2' di lettura 04/10/2022 - I militari delle stazioni Carabinieri di Porto Sant’Elpidio e Sant’Elpidio a Mare hanno denunciato alla Procura della Repubblica di Fermo, rispettivamente, un 66enne e un 59enne residenti nella provincia, per aver introdotto all’interno della cabina elettorale, nel corso delle consultazioni politiche del 25 settembre, un telefono cellulare del tipo smartphone, munito di telecamera per fotografare o registrare filmati.

La mattina di domenica 25 settembre, infatti, i Carabinieri della Stazione di Porto Sant’Elpidio in servizio di vigilanza ad un seggio di quel comune, sono intervenuti su richiesta del presidente, all’interno della sezione elettorale di via Pesaro, poiché un elettore stava utilizzando lo smartphone quasi sicuramente per immortalare, con una foto, la propria scelta elettorale.

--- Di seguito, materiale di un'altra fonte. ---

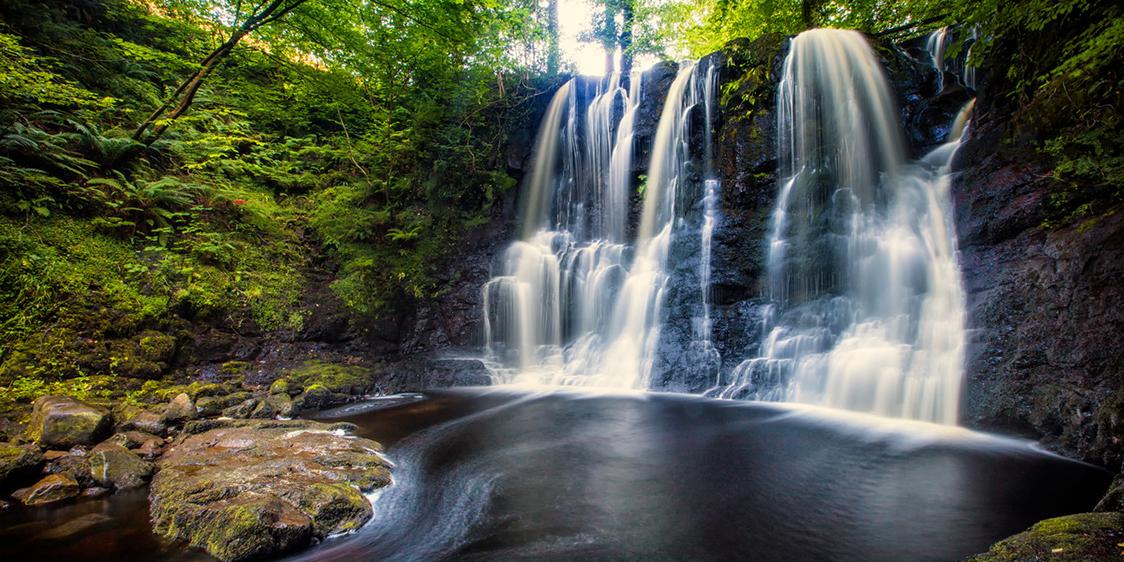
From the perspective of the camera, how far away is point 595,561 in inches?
124

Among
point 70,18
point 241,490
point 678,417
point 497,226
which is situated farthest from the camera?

I militari, intervenuti immediatamente, hanno sorpreso il 66enne ancora con il cellulare in mano. Analogo episodio si è verificato, qualche ora dopo, la sera dello stesso giorno, in un seggio di via Carlo Alberto Dalla Chiesa a Sant’Elpidio a Mare. Anche in quel caso, gli uomini della benemerita presenti sul posto in servizio di vigilanza, alla richiesta del presidente del seggio, sono subito accorsi accertando la diretta disponibilità, da parte del 56enne, del telefono cellulare all’interno della cabina elettorale, con la quale aveva scattato una foto della propria scheda elettorale. entrambi gli elettori sono stati denunciati alla procura fermana, per aver introdotto all’interno della cabina elettorale, un telefono cellulare. A tal proposito, proprio al fine di assicurare la segretezza della espressione di voto, il decreto legge del 1° aprile 2008 n. 49, fa divieto, durante le consultazioni elettorali o referendarie, di introdurre all’interno delle cabine elettorali telefoni cellulari o altre apparecchiature in grado di fotografare o registrare immagini. Chi contravviene a tale divieto e’ punito con l’arresto da tre a sei mesi e con l’ammenda da 300 a 1.000 euro.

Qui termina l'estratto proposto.